That's right: we've got a complete judging panel in place, just in time for the audition callbacks. We've also got a snazzy thread title from Grantland's Mark Lisanti, which was so appropriate that I actually used the word 'snazzy'. And we have a Fair Use from Kevin Reilly of FOX to give you the lineup. Ready?
No. No, you are not.
"American Idol has always been about discovering the next singing superstar, and next season our judging panel will deliver a most impressive combination of talent, wisdom and personality to do just that. Jennifer Lopez, the triple-threat global superstar who loves Idol and whom Idol fans love; Harry Connick, Jr., a bona-fide musical genius and fantastic Idol mentor whose honesty and expertise can help turn these hopefuls into stars; Keith Urban, a multi-Grammy-winning artist who was such a positive force on the show last season. We are also very excited to have our friend Randy Jackson now in a new role as mentor, and the captain of our team — the heart and soul of Idol — Ryan Seacrest returning as host."

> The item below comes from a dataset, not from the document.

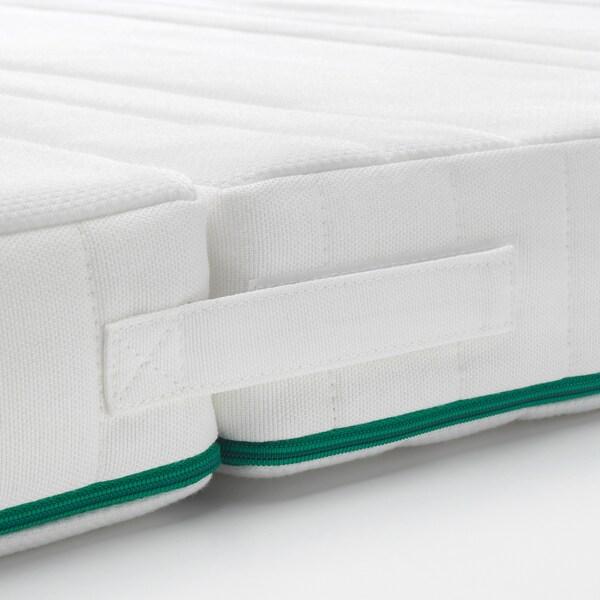 ÖMSINT Pocket sprung mattress for ext bed, 80x200 cm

The short form of this is 'We're @#$%ed.'
The long form is the same, only more verbose.
Obviously there's no end to Randroach's blackmail material. (Mark's theory is that he just kept showing up for work.) Jennifer didn't work the first time. Keith -- showed up. A lot. And Harry... Harry is a chance to watch The Corruption at work. He was one of the very few honest mentors, giving contestants true advice which the show immediately did its best to subvert. He even called everyone on 'pitchy'. How long will it take him to lose those qualities under the pressure of the network paycheck? I give him three weeks.
The full Grantland article: http://www.grantland.com/blog/hollywood-prospectus/post/_/id/85950/meet-your-new-american-idol-judging-dream-team-hey-wait-come-back-here-this-is-important
I sense a further ratings crash coming on.
I'd go to FHags to see how the Worster remnants are taking this, but I think I can hear the laughter from here.